Maczewski Michał, Mackiewicz Urszula
Department of Clinical Physiology, Medical Center of Postgraduate Education, Marymoncka 99, 01-813 Warsaw, Poland.
Cardiovasc Pathol. 2007 Mar-Apr;16(2):79-84. doi: 10.1016/j.carpath.2006.11.003. Epub 2006 Dec 18.
Brain natriuretic peptide is a marker of the severity of congestive heart failure. However, the relation between its concentration and ventricular remodeling after myocardial infarction remains unknown. Thus, we studied plasma brain natriuretic peptide over 6 months after myocardial infarction in the rat and correlated it with parameters of left ventricular remodeling.
Myocardial infarction was induced in 152 male Wistar rats by left coronary artery ligation. Rats were followed up for 1 week, 1 month, 3 months, or 6 months after myocardial infarction. Then left ventricular end-diastolic volume and maximal systolic pressure were assessed in the isolated heart, heart and lung weights were obtained, wall stress was calculated, cardiomyocyte size was measured, and plasma brain natriuretic peptide was assessed with enzyme-linked immunosorbent assay.
Large (> or =40%) but not small/intermediate infarcts were accompanied by progressive ventricular dilation and increase in wall stress, left ventricular weight, and lung weight, while systolic pressure, which was already depressed 1 week after myocardial infarction, did not show progression over time.

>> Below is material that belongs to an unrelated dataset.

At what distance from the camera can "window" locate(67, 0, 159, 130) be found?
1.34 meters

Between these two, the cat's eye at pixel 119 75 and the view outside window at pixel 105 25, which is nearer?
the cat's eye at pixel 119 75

Plasma brain natriuretic peptide reached its peak on Day 3 after myocardial infarction and did not progress any further; it correlated with infarct size and the extent of left ventricular dilation.
Thus, after a large myocardial infarction in the rat, despite progressive left ventricular dilation and increase in wall stress, plasma brain natriuretic peptide did not progress over time. This indicates that, although plasma brain natriuretic peptide is a good indicator of infarct size and left ventricular dilation, it cannot be used to trace progressive ventricular remodeling in the rat heart after myocardial infarction.
脑钠肽是充血性心力衰竭严重程度的标志物。然而,其浓度与心肌梗死后心室重构之间的关系尚不清楚。因此,我们研究了大鼠心肌梗死后6个月内血浆脑钠肽水平,并将其与左心室重构参数进行关联。
通过结扎左冠状动脉,在152只雄性Wistar大鼠中诱导心肌梗死。在心肌梗死后1周、1个月、3个月或6个月对大鼠进行随访。然后在离体心脏中评估左心室舒张末期容积和最大收缩压,获取心脏和肺脏重量,计算壁应力,测量心肌细胞大小,并采用酶联免疫吸附测定法评估血浆脑钠肽水平。
大面积(≥40%)而非小面积/中等面积梗死伴随着心室逐渐扩张以及壁应力、左心室重量和肺脏重量增加,而心肌梗死后1周就已降低的收缩压并未随时间进展。血浆脑钠肽在心肌梗死后第3天达到峰值,之后未进一步升高;它与梗死面积和左心室扩张程度相关。
因此,在大鼠发生大面积心肌梗死后,尽管左心室逐渐扩张且壁应力增加,但血浆脑钠肽并未随时间进展。这表明,尽管血浆脑钠肽是梗死面积和左心室扩张的良好指标,但它不能用于追踪大鼠心肌梗死后心脏的进行性心室重构。